== DATASET CONTENT ==
------
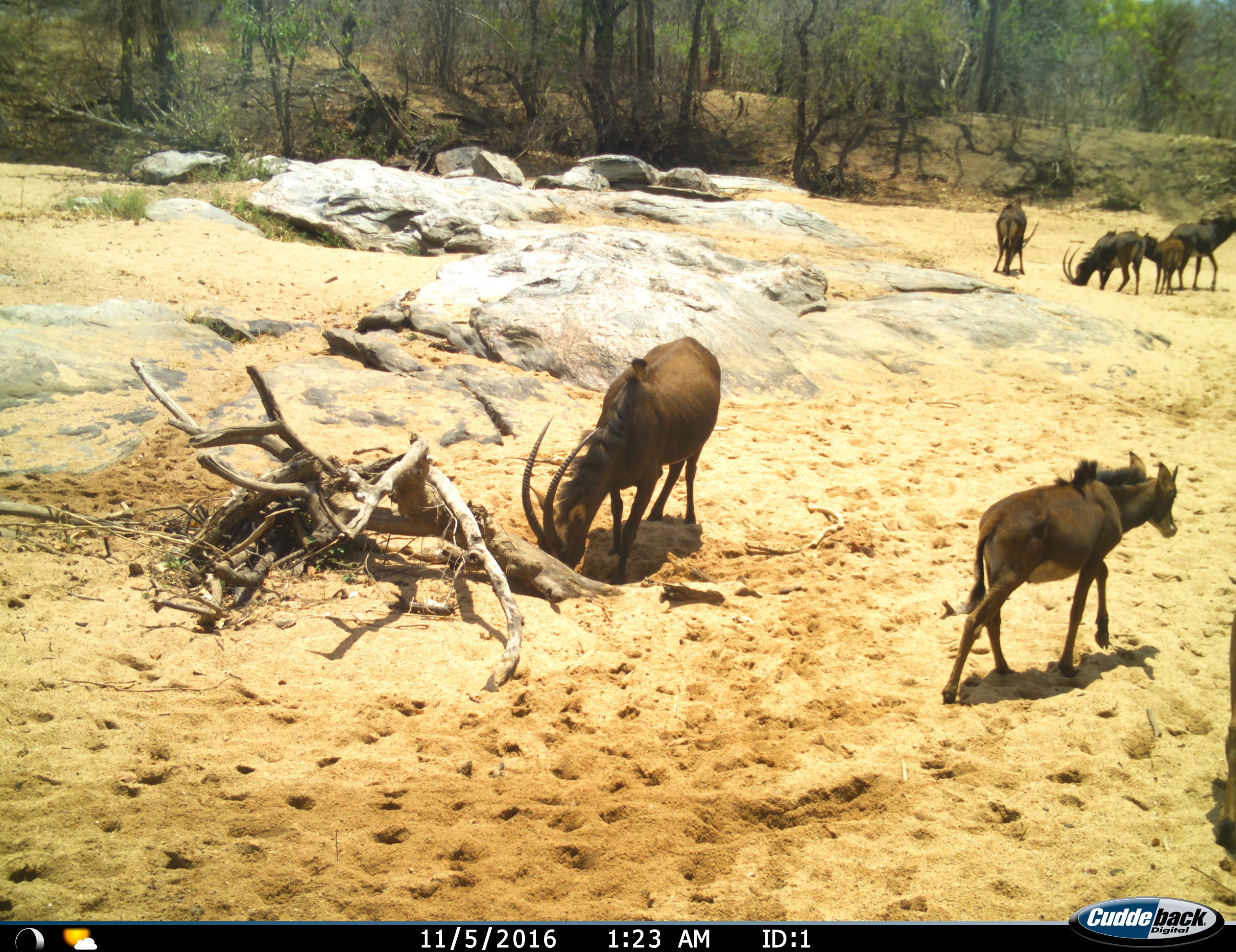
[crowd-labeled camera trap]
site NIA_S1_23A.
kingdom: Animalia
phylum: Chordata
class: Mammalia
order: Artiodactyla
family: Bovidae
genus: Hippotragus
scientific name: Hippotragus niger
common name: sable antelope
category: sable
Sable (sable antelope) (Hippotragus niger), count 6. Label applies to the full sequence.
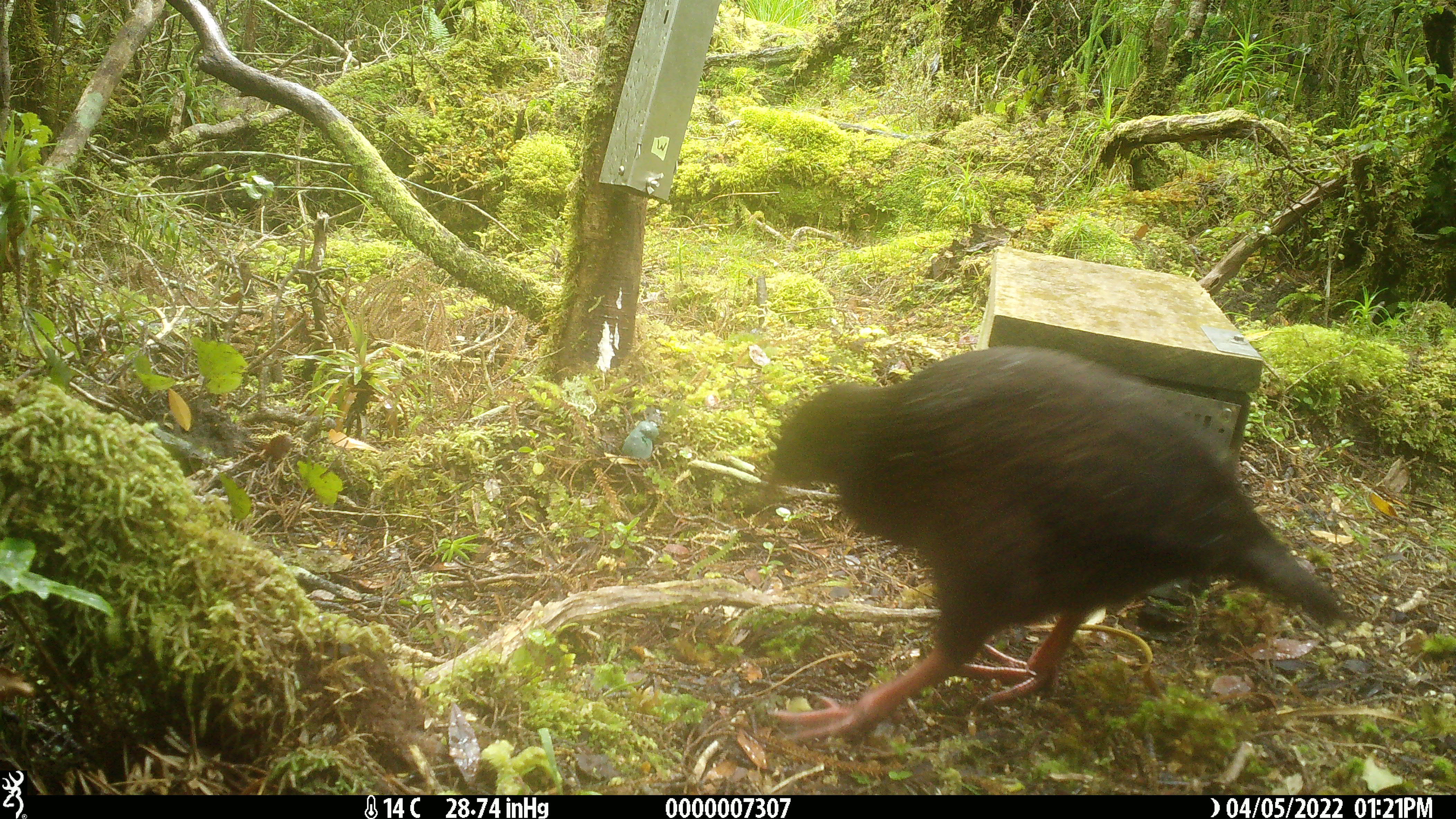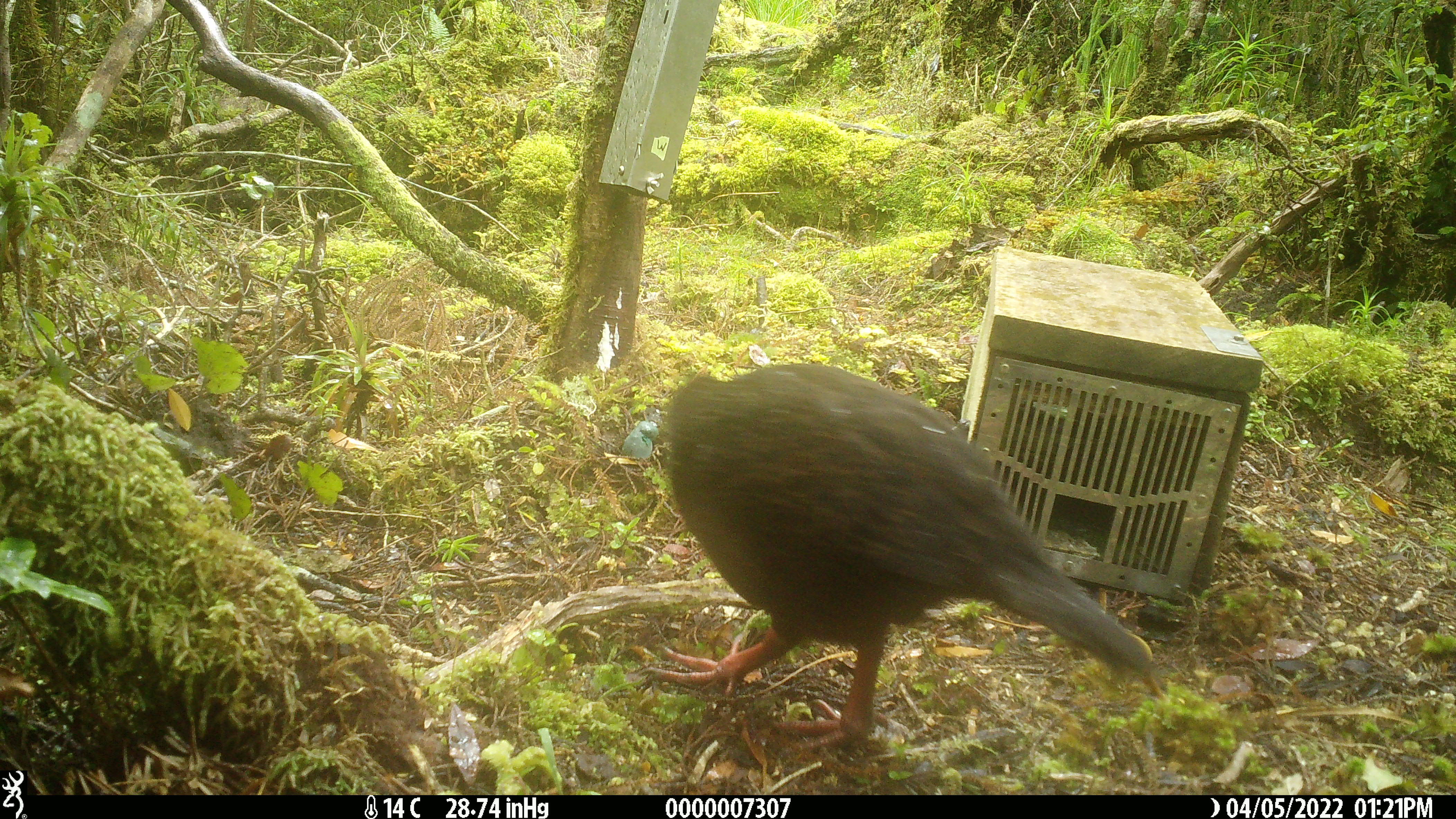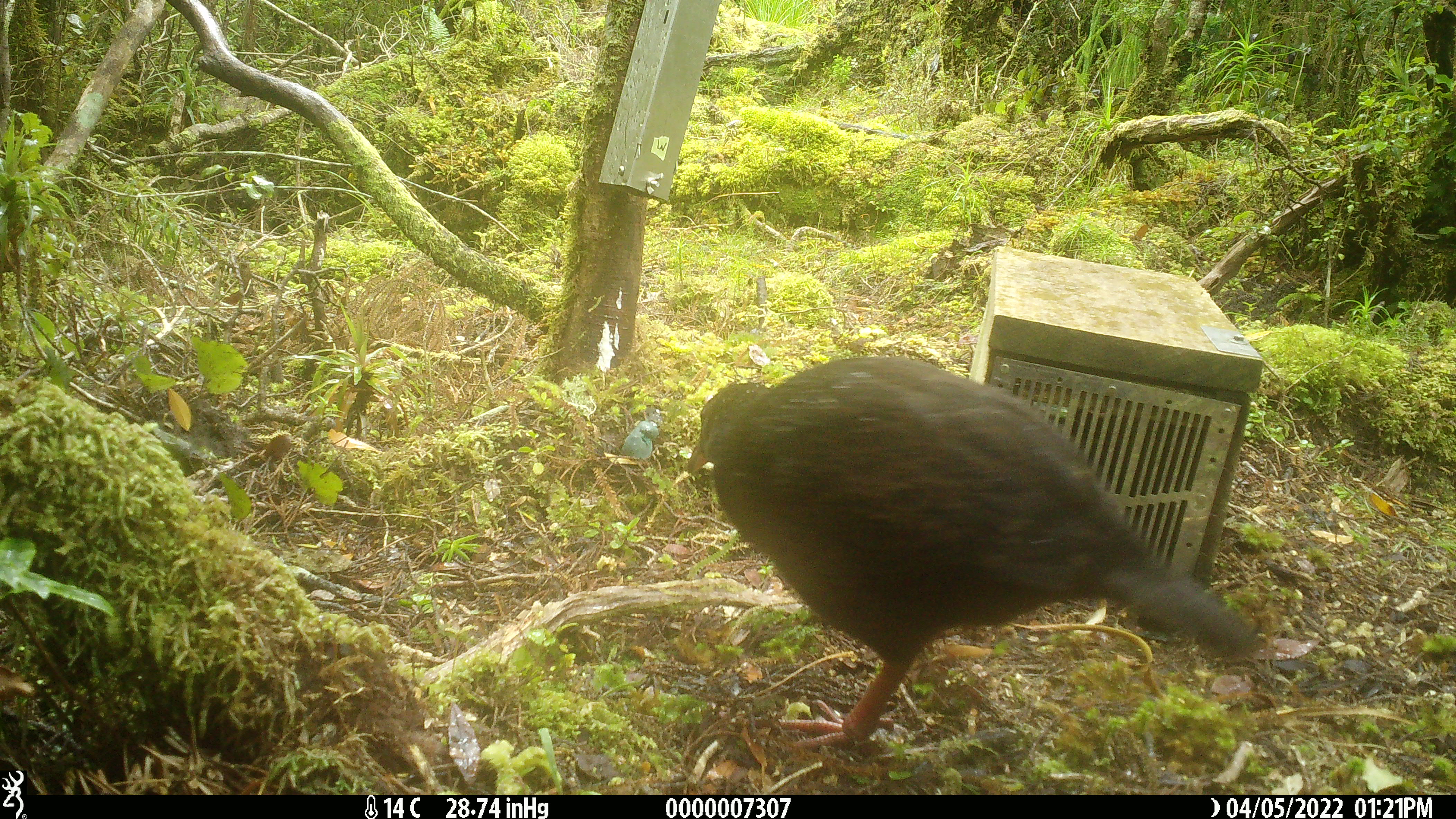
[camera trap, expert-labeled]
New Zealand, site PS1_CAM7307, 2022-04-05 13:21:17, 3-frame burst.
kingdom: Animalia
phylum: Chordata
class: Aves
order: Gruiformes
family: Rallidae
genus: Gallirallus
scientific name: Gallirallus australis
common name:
------
== BRIEF ==
Please repeat every record exactly as it stands, leaving out any pictures.

== ANSWER TO THIS EXERCISE ==
[crowd-labeled camera trap]
site NIA_S1_23A.
kingdom: Animalia
phylum: Chordata
class: Mammalia
order: Artiodactyla
family: Bovidae
genus: Hippotragus
scientific name: Hippotragus niger
common name: sable antelope
category: sable
Sable (sable antelope) (Hippotragus niger), count 6. Label applies to the full sequence.
[camera trap, expert-labeled]
New Zealand, site PS1_CAM7307, 2022-04-05 13:21:17, 3-frame burst.
kingdom: Animalia
phylum: Chordata
class: Aves
order: Gruiformes
family: Rallidae
genus: Gallirallus
scientific name: Gallirallus australis
common name:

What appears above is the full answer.